Following the primary, Obasanjo commenced the process of restructuring the party structure and staff to make it more compliant to his taste, and Lar became a primary target. In November 1999, Obasanjo ensured that a less showy and more compliant chairman in the person of Chief Barnabas Gemade was elected national chairman of the party.

Late Solomon Lar

Late Solomon Lar

Lar, however, remained active in the party and was shelved to the then powerless Board of Trustees as chairman. His problems with Obasanjo remained on the periphery of the power play that characterised the party up till 2006 when Lar openly sided with Obasanjo’s active foe and deputy, Atiku Abaubakr.
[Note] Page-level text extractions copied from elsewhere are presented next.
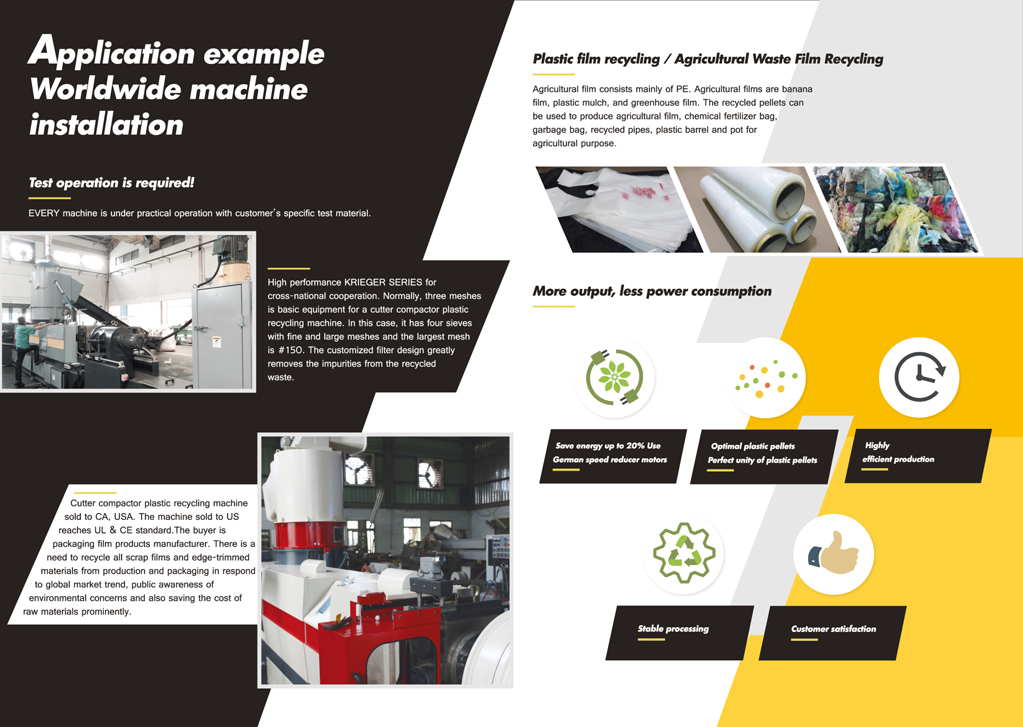 Application example Worldwide machine installation

Test operation is required!

EVERY machine is under practical operation with customer's specific test material.

High performance KRIEGER SERIES for cross-national cooperation. Normally, three meshes is basic equipment for a cutter compactor plastic recycling machine. In this case, it has four sieves with fine and large meshes and the largest mesh is #150. The customized filter design greatly removes the impurities from the recycled waste.

Cutter compactor plastic recycling machine sold to CA, USA. The machine sold to US reaches UL & CE standard.The buyer is packaging film products manufacturer. There is a need to recycle all scrap films and edge-trimmed materials from production and packaging in respond to global market trend, public awareness of environmental concerns and also saving the cost of raw materials prominently.

Plastic film recycling / Agricultural Waste Film Recycling

Agricultural film consists mainly of PE. Agricultural films are banana film, plastic mulch, and greenhouse film. The recycled pellets can be used to produce agricultural film, chemical fertilizer bag, garbage bag, recycled pipes, plastic barrel and pot for agricultural purpose.

More output, less power consumption

Save energy up to 20% Use German speed reducer motors

Optimal plastic pellets Perfect unity of plastic pellets

Highly efficient production

Stable processing

Customer satisfaction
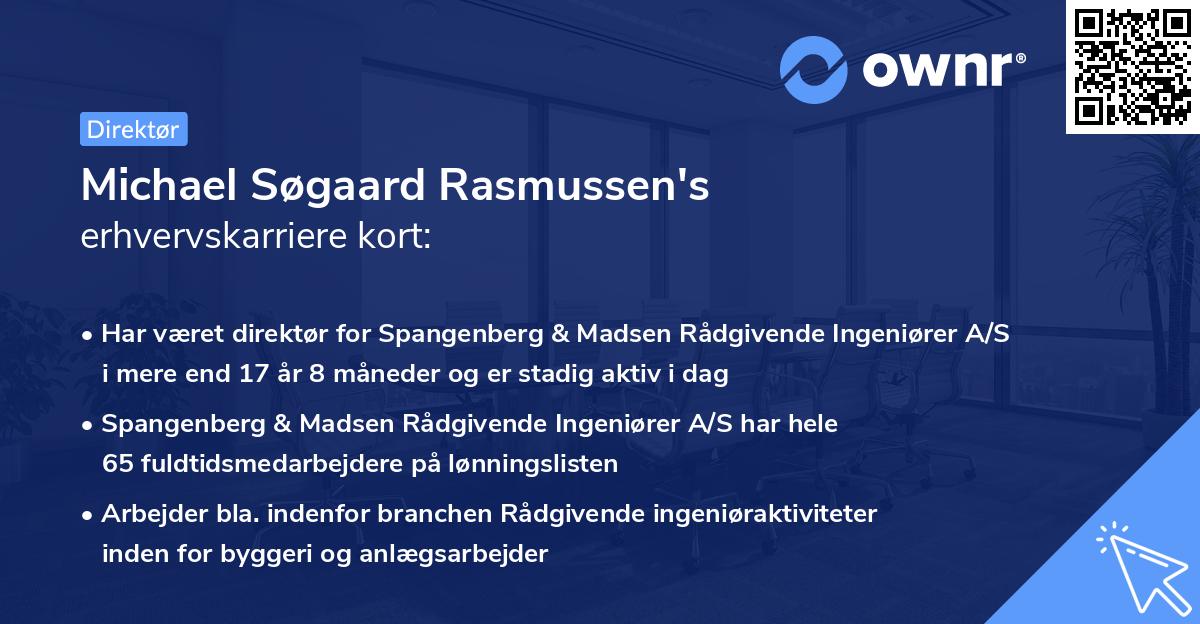 ownr®

Direktør

Michael Søgaard Rasmussen's
erhvervskarriere kort:

• Har været direktør for Spangenberg & Madsen Rådgivende Ingeniører A/S i mere end 17 år 8 måneder og er stadig aktiv i dag

• Spangenberg & Madsen Rådgivende Ingeniører A/S har hele 65 fuldtidsmedarbejdere på lønningslisten

• Arbejder bla. indenfor branchen Rådgivende ingeniøraktiviteter inden for byggeri og anlægsarbejder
Indeed, only few remember today that Lar alongside some other powerful party chieftains were the first to form a parallel national executive of the PDP in 2006 as their rejection of the total seizure of the party structure and system by Obasanjo.

Obasanjo’s response was to use security agencies to shut down the parallel office established by the Lar group, which eventually never got a footing.

While Lar did not leave the PDP, he remained a distant grandee of the party attending party functions whenever his failing health allowed him. He was, nevertheless, compensated with the election of his daughter, Bene Lar into the House of Representatives in 2007.

His national political standing nonetheless, Lar was sometimes flayed at home for his role in backing some of Plateau’s more controversial political personalities. Senator Joshua Dariye, the former governor of the state and Senator Ibrahim Mantu, the immediate past deputy president of the Senate were two of the state’s more divisive political leaders who got foothold in the PDP in 1999 reportedly through Lar.

As he grew older, Lar returned to the original political course he started his trade from – Middle Belt activism.
In later years, he became a strident voice for the emancipation of the Middle Belt geopolitical zone.
Lar who was born in April 1933 in Langtang, Plateau State had his primary education at the Sudan United Mission Primary School in Langtang, and then proceeded to the famous Gindiri Teachers College, Gindiri, Plateau State where he obtained the Higher Elementary Certificate that qualified him to be a teacher.

He commenced his political career in 1959 when he contested and won the councillorship election in the Langtang Native Authority, and the same year, he was also elected into the House of Representatives on the ticket of the United Middle Belt Congress (UMBC). He won re-election in 1964 and became a close associate of the then Prime Minister, Alhaji Abubakar Tafawa Balewa who he served as a parliamentary secretary whilst at the same time serving as junior minister in the Federal Ministry of Establishment.

Following the military incursion of 1966, Lar took time out to study law at the Ahmadu Bello University and was called to the bar in 1971. He would be remembered for his pioneering role in the establishment of the legal aid system having served as the first national secretary of the Nigerian Legal Aid Association.

He was also vice-chairman of the committee that recommended the establishment of 19 states out of the then 12 states in 1976. At the return of democratic rule in 1979, Lar was elected governor of Plateau State and was returned to power in 1983 but was forced out by the military putsch of December 31, 1983.

At the advent of the third republic he joined the Social Democratic Party, SDP and backed Chief Moshood Abiola for the 1993 presidential election, and following the annulment, he was one of those appointed by General Sani Abacha to stabilise the government as Minister of Police Affairs. Lar, however, left the government not long after reportedly after seeing through the power grab desperation of General Abacha.

He was to subsequently team up with likeminded democrats in forming the G9 which cascaded to the G34 that formed the nucleus of the PDP in 1998.

Governor Sule Lamido of Jigawa State one of the nine original founders of the PDP said in a text message yesterday that Lar would be especially missed at this period. “As a member of G9 he left when Nigeria, democracy and especially PDP needed him most.” That was an appropriate epitaph for a bridge builder.